The big elephant in the room that nobody wants to touch is the medieval double standard in gender relations. Male rulers could easily get away with siring bastards. Spouses of rulers could not. This does not go well with moderen audeinces, it goes against the principle of "he can do it, so she can do it too".
The question is what circumstances could there be where a rulers spouse - under medieval standards - could think to have a chance of getting "away with it".
I can see only very few circumstances where this makes sense like
+ she is a lunatic, an imbecile or inbred
+ she is herself a ruler with armies under her command, and hates you, imprisoning her would risk a major civil war
+ she is your spymaster, and thinks she can hide it. Even so, she would still need a reason to have a lover like hating the ruler, the ruler is infirm and/or much older than her, he is ugly, a leper etc.
See the problem? I just don´t see the devs script something like that without causing outrage of "sexism" etc.. The only way i see is an option to turn seduction off entirely.
EDIT: IF the devs would decide on plausible triggers like above, PC be damned, then i would be OK with it even without an option to turn it off.

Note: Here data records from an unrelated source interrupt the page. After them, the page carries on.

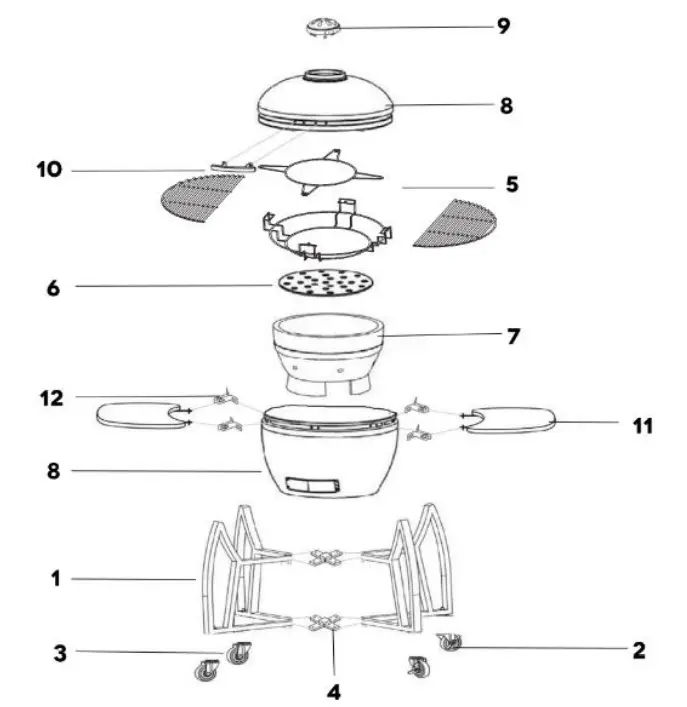 9
8
10
5
6
7
12
11
8
1
3
2
4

You know what you are getting into, after all, it would be the consequence of the players actions.
The double standard is actually already in the game in some ways -- for example, the Adulteress modifier (and
Incestuous Adulteress, too) is twice as bad as the male counterpart, and unless you increase Status of Women enough (which the AI never bothers to do, even if it is female, Ambitious, etc.) an unfaithful husband can't be justifiably imprisoned for that reason alone while an unfaithful wife always can be if you've discovered the affair -- so I don't really think that perceived sexism is what has been keeping that kind of seduction logic out as much as the fact that it would become more complicated to script separate logic for men and women than having essentially the same logic (with a few instances of women being more likely to turn down seduction), particularly since there are plenty of other places where the game favours men for historical reasons (e.g. without certain game rules or changing the SoW laws, most rulers can't get True Cognatic Succession) and haven't been particularly many complaints about it (I believe there were more complaints over the SoW laws being added and HF allowing Enatic Clans/Equality than complaints about various things that put female characters at a disadvantage).
As for reasons where it would be sensible for the woman to risk it, I can think of some additional reasons to the ones you've mentioned:
- The party trying to seduce her is of a much higher rank than her/her family/her husband/her husband's family. For example, if an emperor attempts to seduce a countess or duchess, she'd probably stand to gain more from going along with it than an empress/princess/wife of someone in the imperial family would stand to gain from tumbling a random count or duke.
- Her husband is imprisoned, not terribly bright, or the like. Obviously, in the first case, it would be hard to explain away a pregnancy, but if he can't act against her she might still risk it, and she might be smart enough to take steps to ensure that pregnancy is unlikely or that it ends before it becomes obvious.
- She's in a court friendly to her rather than her husband, and he/his family wouldn't be in a position to act on it. For example, a matri-married princess in her father's court would probably not have to worry about her father chopping off her head if she's discovered to be unfaithful (though her lover might stand to lose his head or certain other parts of his body...).
- She follows a religion that's got Enatic Clans, since that should make her infidelity more okay than her husband's.
Of course, regardless of what would make the risk acceptable, she should still have traits that makes it plausible (e.g. not Chaste/Celibate), should have a negative enough opinion of her husband to consider it, and so on, as just having a reasonable opportunity to be unfaithful shouldn't translate into actually being unfaithful if the character has no reason to consider that course of action.